● Directions for this task
Output exactly the lines from the one with "body_size: -1287" through the last line of the data below, both included, and nothing more.

● Data in this exercise
***

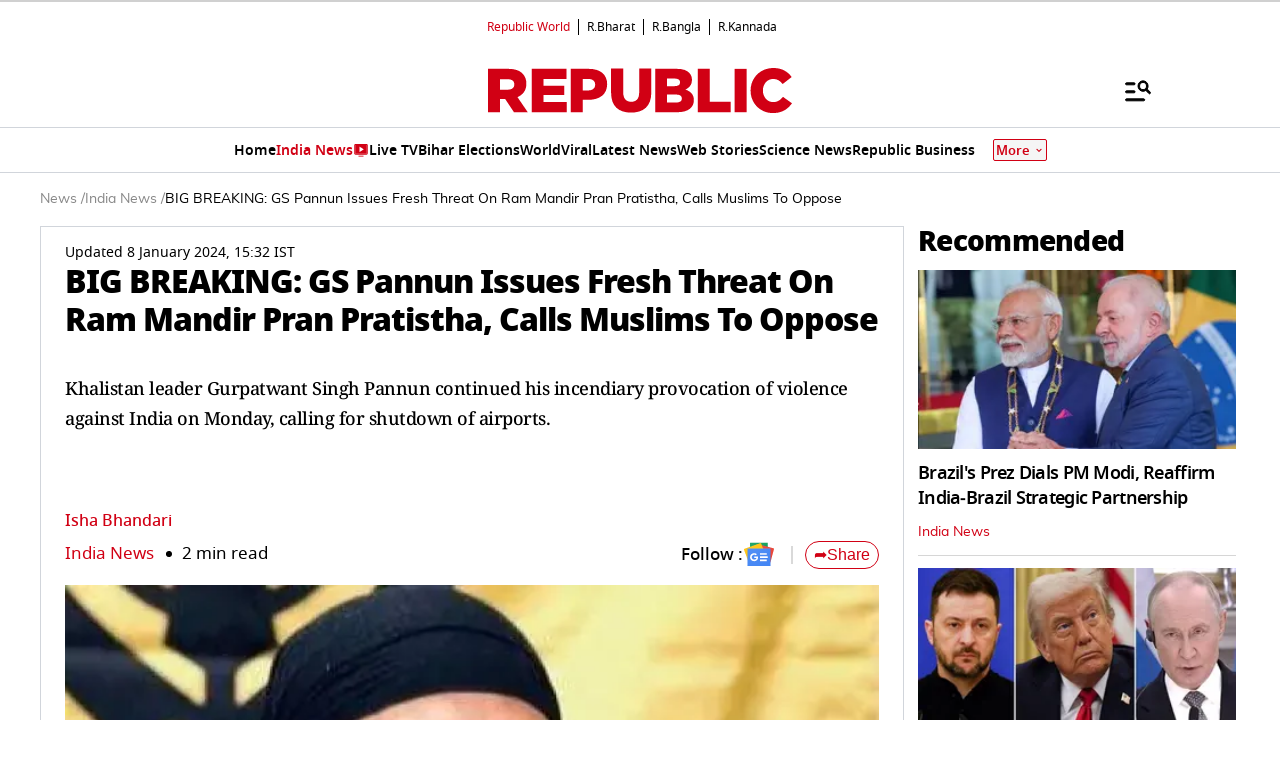

--- FILE ---
content_type: text/html; charset=utf-8
request_url: https://www.google.com/recaptcha/api2/aframe
body_size: 151
content:
<!DOCTYPE HTML><html><head><meta http-equiv="content-type" content="text/html; charset=UTF-8"></head><body><script nonce="bigpC-yyOJkhwQGeL_wiFA">/** Anti-fraud and anti-abuse applications only. See google.com/recaptcha */ try{var clients={'sodar':'https://pagead2.googlesyndication.com/pagead/sodar?'};window.addEventListener("message",function(a){try{if(a.source===window.parent){var b=JSON.parse(a.data);var c=clients[b['id']];if(c){var d=document.createElement('img');d.src=c+b['params']+'&rc='+(localStorage.getItem("rc::a")?sessionStorage.getItem("rc::b"):"");window.document.body.appendChild(d);sessionStorage.setItem("rc::e",parseInt(sessionStorage.getItem("rc::e")||0)+1);localStorage.setItem("rc::h",'1769127098808');}}}catch(b){}});window.parent.postMessage("_grecaptcha_ready", "*");}catch(b){}</script></body></html>

--- FILE ---
content_type: application/javascript; charset=utf-8
request_url: https://fundingchoicesmessages.google.com/f/AGSKWxXBKxVHstGOnfaySp5PVP4jbP2y5zYWcPmeJCGBMkspb5f3sS4gRhSRKKf0H-nJ8HUgcddLLz5kVvCudC02Y_UMyVTB_XWacZxmAyGzsNx8vdIVqL2AQVK0u8GBz5h-JeWlDSjsqpWMUqK_3jWtl4jB_hCwtI5lIiaa7r0fgiuXHyAYa49gtPxjVT4_/_.net/pops.js/125x600-/aderlee_ads._adfunction./adverserve.
body_size: -1287
content:
window['b47b5ebc-6018-4a40-ae3c-2e10aba6ecb1'] = true;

***

● Task solution
body_size: -1287
content:
window['b47b5ebc-6018-4a40-ae3c-2e10aba6ecb1'] = true;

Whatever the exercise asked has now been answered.